O julgamento desta ação, contudo, tem preocupado diversas empresas Brasil afora, pois o argumento lançado pelos Fiscos estaduais, e apresentado nos Embargos de Declaração que está sendo julgado, é no sentido de que se não incide ICMS no deslocamento físico de mercadorias, então os créditos oriundos das operações anteriores devem ser estornados, como determina o art. 155, § 2º, II, da Constituição Federal.
A cobrança de ICMS é realizada considerando o princípio da não-cumulatividade, que tem como fim último evitar a tributação em cascata nas operações comerciais de circulação de mercadorias. Funciona da seguinte maneira: no lugar de tributar cada operação envolvendo a circulação de uma mercadoria na mesma cadeia produtiva, o ICMS relativo às operações anteriores se torna crédito que poderá ser compensado nas vendas seguintes.
Desse modo, as mercadorias podem circular sem que todas as operações sejam oneradas pelo ICMS, o que aumentaria a carga tributário a influenciaria no preço dos produtos.

_DADOS FORNECIDOS_
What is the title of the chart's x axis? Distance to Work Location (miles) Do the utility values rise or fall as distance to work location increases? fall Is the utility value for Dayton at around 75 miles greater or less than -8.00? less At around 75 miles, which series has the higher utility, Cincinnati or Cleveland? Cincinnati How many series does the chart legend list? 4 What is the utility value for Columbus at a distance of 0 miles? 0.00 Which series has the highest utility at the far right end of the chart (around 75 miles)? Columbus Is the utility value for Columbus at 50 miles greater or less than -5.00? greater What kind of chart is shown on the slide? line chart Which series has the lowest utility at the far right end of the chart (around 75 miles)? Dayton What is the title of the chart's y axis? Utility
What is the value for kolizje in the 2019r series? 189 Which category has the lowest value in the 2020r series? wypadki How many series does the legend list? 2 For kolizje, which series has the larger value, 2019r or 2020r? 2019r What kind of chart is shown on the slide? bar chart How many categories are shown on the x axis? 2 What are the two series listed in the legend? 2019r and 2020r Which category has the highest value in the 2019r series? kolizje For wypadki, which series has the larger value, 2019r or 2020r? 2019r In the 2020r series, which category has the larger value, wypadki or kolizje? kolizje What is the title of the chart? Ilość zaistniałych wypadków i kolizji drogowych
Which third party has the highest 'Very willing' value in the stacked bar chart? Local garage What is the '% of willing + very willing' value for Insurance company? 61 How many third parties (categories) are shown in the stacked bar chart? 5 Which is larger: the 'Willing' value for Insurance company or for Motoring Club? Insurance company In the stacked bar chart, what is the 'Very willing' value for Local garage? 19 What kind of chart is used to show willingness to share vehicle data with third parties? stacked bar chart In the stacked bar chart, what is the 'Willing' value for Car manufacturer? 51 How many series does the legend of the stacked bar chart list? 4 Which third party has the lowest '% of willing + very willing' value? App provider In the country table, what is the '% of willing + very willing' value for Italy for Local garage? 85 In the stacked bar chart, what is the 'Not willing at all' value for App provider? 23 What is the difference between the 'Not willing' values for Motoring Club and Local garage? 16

_TAREFA 1_
Redigite do trecho sobre o ICMS tudo o que vai de "Desse modo, as" até "preço dos produtos.".
_TAREFA 2_
Liste, sem repetir, as palavras com inicial maiúscula do trecho sobre o ICMS, deixando de fora a primeira palavra de cada frase, a palavra logo após dois-pontos e o numeral romano.
_TAREFA 3_
Prossiga o trecho sobre o ICMS a partir da última frase apresentada.
A listagem não guarda nenhuma relação com o trecho sobre o ICMS.

_RESPOSTA 1_
Desse modo, as mercadorias podem circular sem que todas as operações sejam oneradas pelo ICMS, o que aumentaria a carga tributário a influenciaria no preço dos produtos.

_RESPOSTA 2_
Brasil, Fiscos, Embargos, Declaração, ICMS, Constituição, Federal

_RESPOSTA 3_
A pretensão do Fisco é, portanto, a de que não haja a compensação de tais créditos, já que não haveria a incidência do imposto, sendo devido a devolução dos créditos oriundas das aquisições à Fazenda Pública. Entretanto, caso este entendimento se sobrepusesse, no fim das contas acabaria sendo mais vantajoso para as empresas a tributação destes deslocamentos, ainda que inconstitucional, do que o estorno dos créditos.
O julgamento no Supremo tem apontado para a improcedência dos argumentos dos Estados, existindo um consenso entre os ministros a respeito da impossibilidade de os Estados estornarem os créditos e da necessidade de regulamentação estadual para estas transferências.
Em razão da pandemia de Covid-19 o julgamento tem sido no modo virtual e tem se arrastado já há bastante tempo, mas espera-se que o assunto seja resolvido logo neste início de ano. Diante do consenso entre os ministros a respeito da impossibilidade de estorno dos créditos, a divergência está no prazo para que os Estados regulamentem estas operações e a partir de quando a decisão começará a valer.
Existem 2 posicionamentos predominantes: Fachin defende, com ajuste feito no último julgamento, que os efeitos da decisão devem ser iniciados a partir de 2023, ressalvados os processos administrativos e judiciais pendentes de conclusão até a data de publicação da ata de julgamento da decisão de mérito, qual seja 29/04/2021, se após este prazo os Estados não disciplinarem a questão, fica reconhecido o direito dos contribuintes de transferirem tais créditos; Toffoli, por sua vez, entendeu por estabelecer um prazo de 18 meses, contados do julgamento dos Embargos, para que os Estados disciplinem a transferência dos créditos, sem determinar se a decisão teria eficácia ou não no caso da ausência de regulamentação.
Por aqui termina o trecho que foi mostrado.